Evoquant la dictature qui obligea beaucoup de ses concitoyens à l’exil, saluant la Révolution des œillets, elle se dit « passionnée et amoureuse, comme la Musique, comme son peuple » ; nous ne demandons qu’à la croire au vu de sa prestation scénique, parfois un peu trop parfaite, un peu trop lisse. Le mot fado vient du latin fatum, qui signifie « destin » ; ce genre musical venu de la mer remonte au XVIII° siècle et on n’’exploite pas sans y laisser des plumes les thèmes récurrents de l’amour inaccompli, la jalousie, la nostalgie des morts et du passé, la difficulté à vivre, le chagrin, l’exil…Mais Cristina nuance :« Le fado, c’est la vie. Je ne vois pas cette musique comme le destin. Le destin, c’est ce que nous en faisons, ce n’est pas une chose qui arrive par hasard. Je ne crois pas en cette nostalgie. Je pense que le fado parle de la vie, de celle qui existait dans les années 1940 et 1960, mais aussi qui existe aujourd’hui. Il ne s’agit plus de parler des clichés de la société portugaise, de la mer, des marins, des découvreurs qui partaient et des femmes restées seules à pleurer. Le fado représente beaucoup plus que ça, c’est parler d’aujourd’hui, de la guerre s’il le faut. » En cela, elle s’apparente plutôt aux chanteuses de blues auquel elle fait référence, ou de rébétiko athénien. Agée de seulement 40 ans, il lui manque sans doute quelques années, le vécu d’une Césaria Evora qui vient de nous quitter après un excès de gourmandise, mais surtout une vie brûlée par les deux bouts.

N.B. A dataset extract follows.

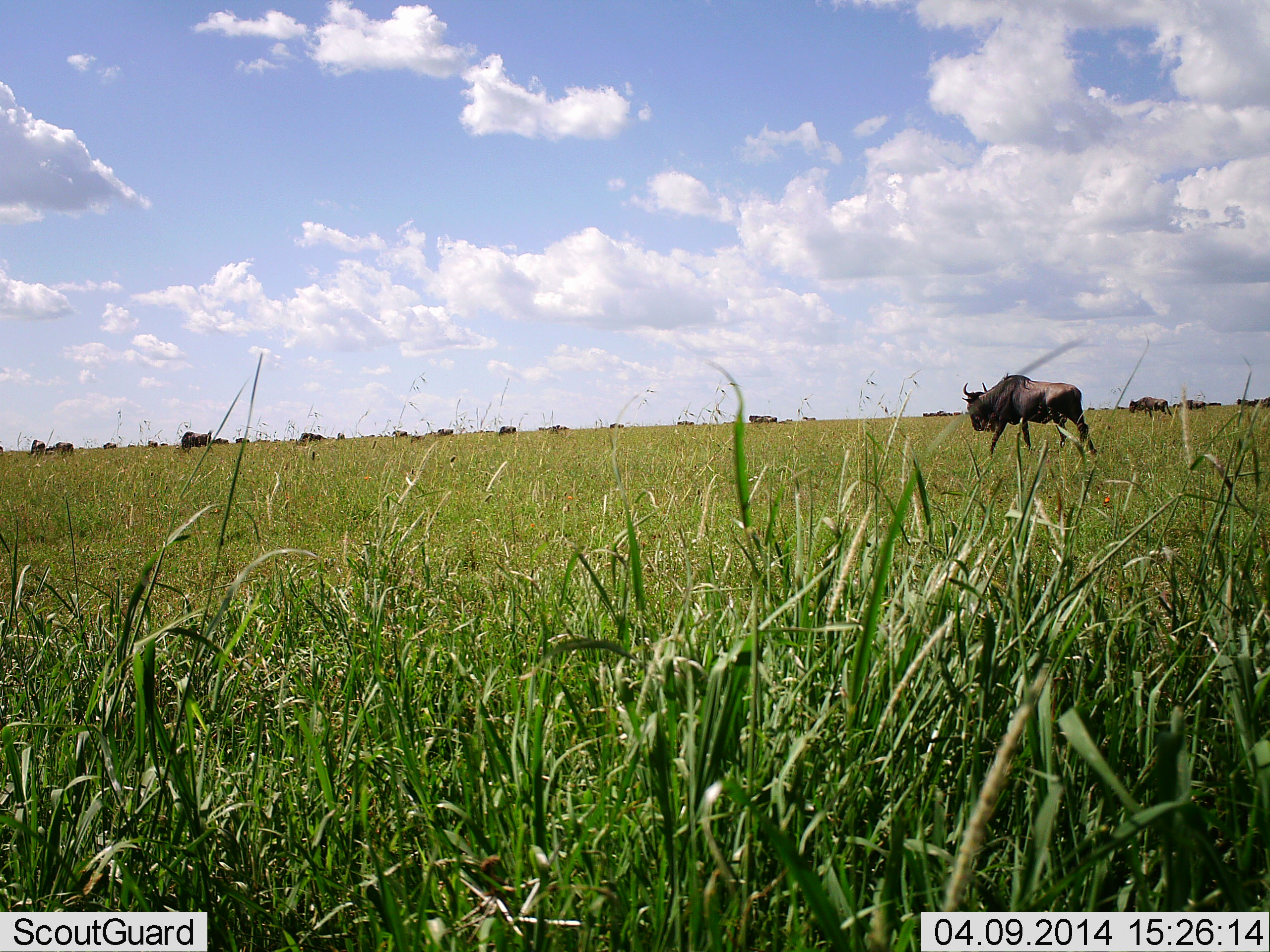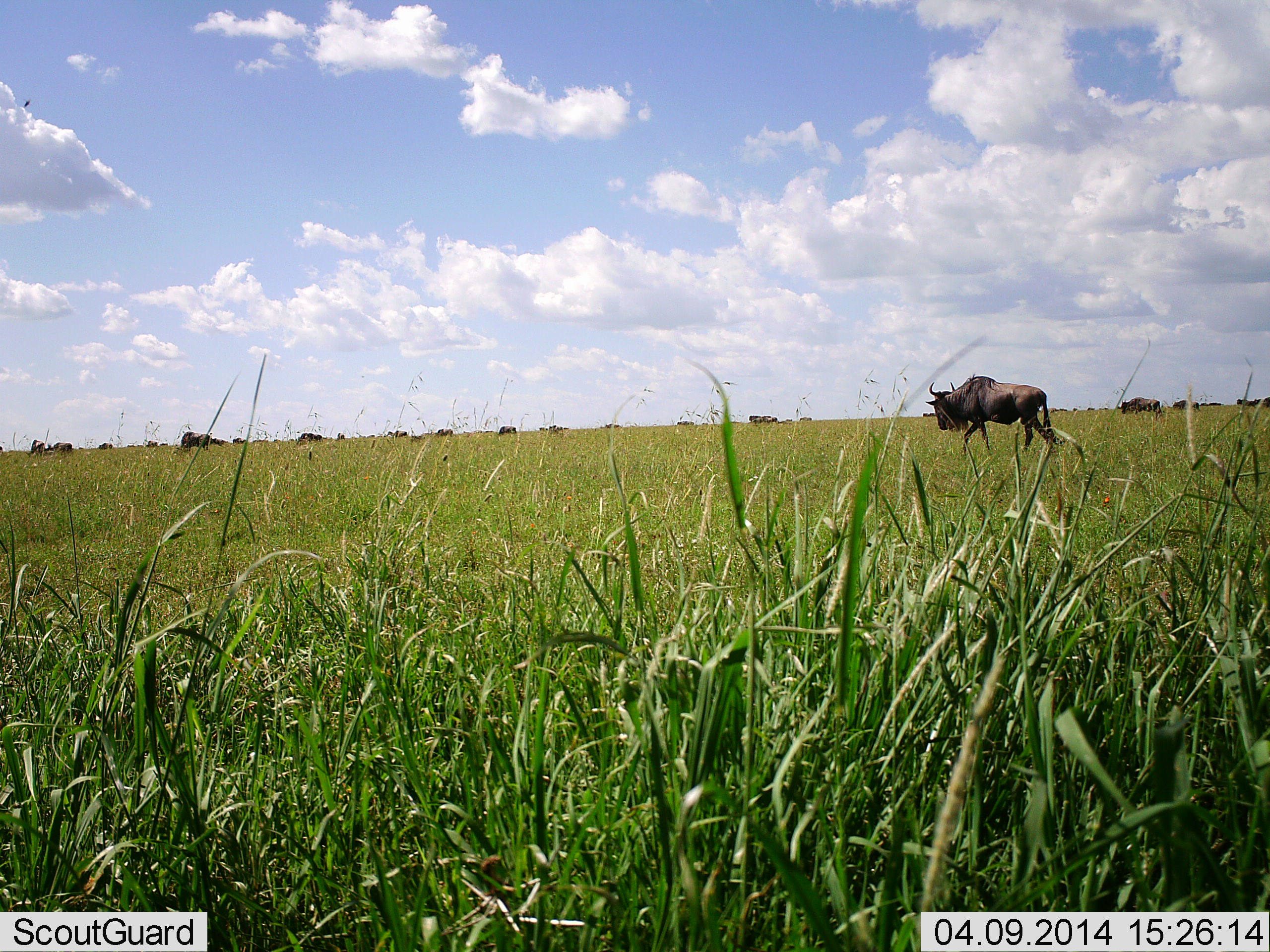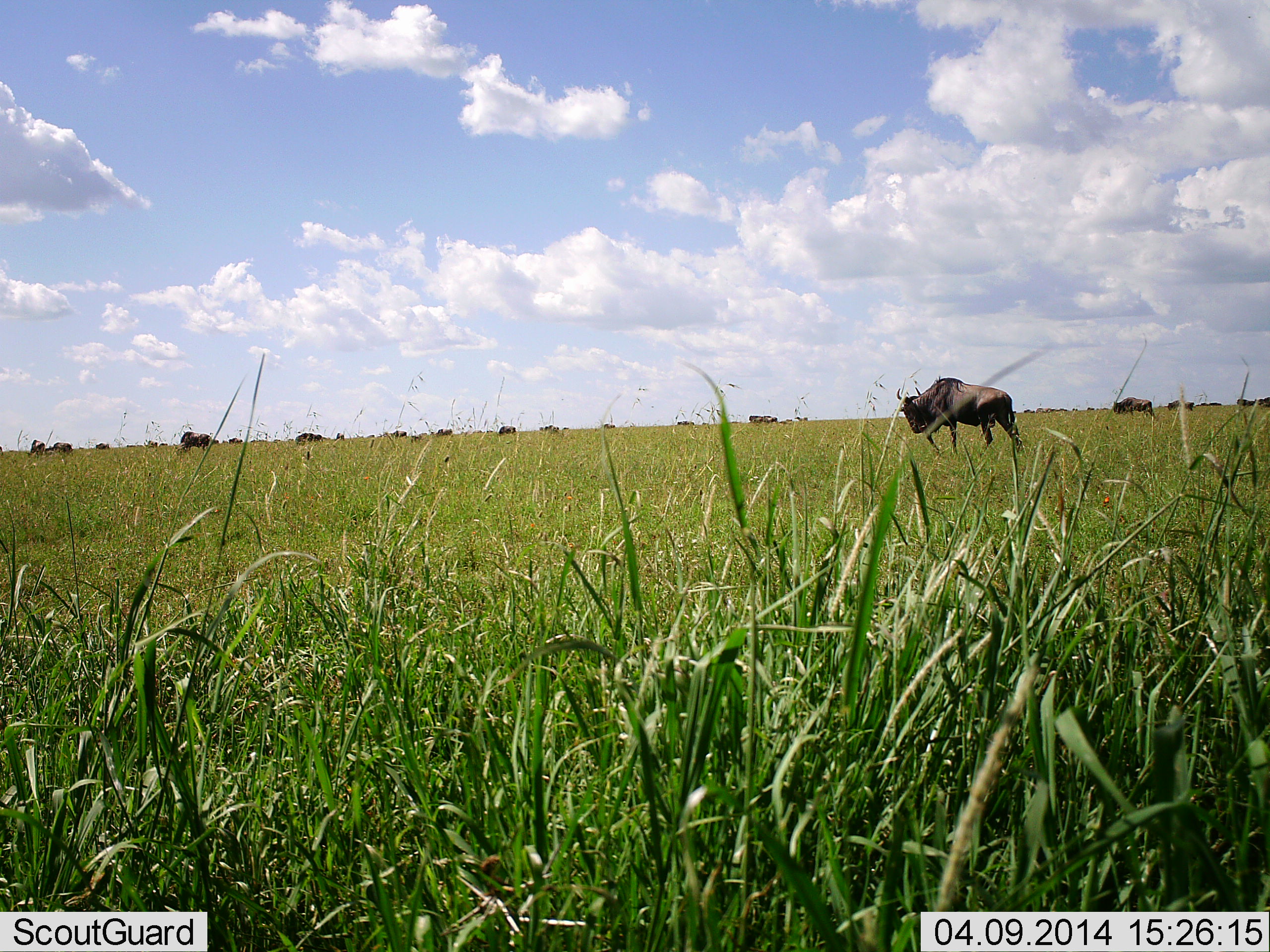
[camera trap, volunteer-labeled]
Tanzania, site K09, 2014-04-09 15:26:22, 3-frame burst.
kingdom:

« Chanter, c’est dire au revoir » dit un proverbe portugais : kenavo, bonne route, Cristina Branco et revenez-nous dans quelques années, riche d’autres voyages. Après tout, vous faites partie d’un peuple de marins !
E.Fabre-Maigné
Chevalier des Arts et Lettres
Le dernier disque de Cristina Branco, « Kronos », est disponible partout.
* La guitare portugaise, habituellement jouée par son complice, Custodio Castelo, est un instrument de musique à cordes pincées dont l’origine remonte au cistre, et qui s’apparente aussi aux mandolines napolitaines, au son plein et puissant, au trémolo reconnaissable.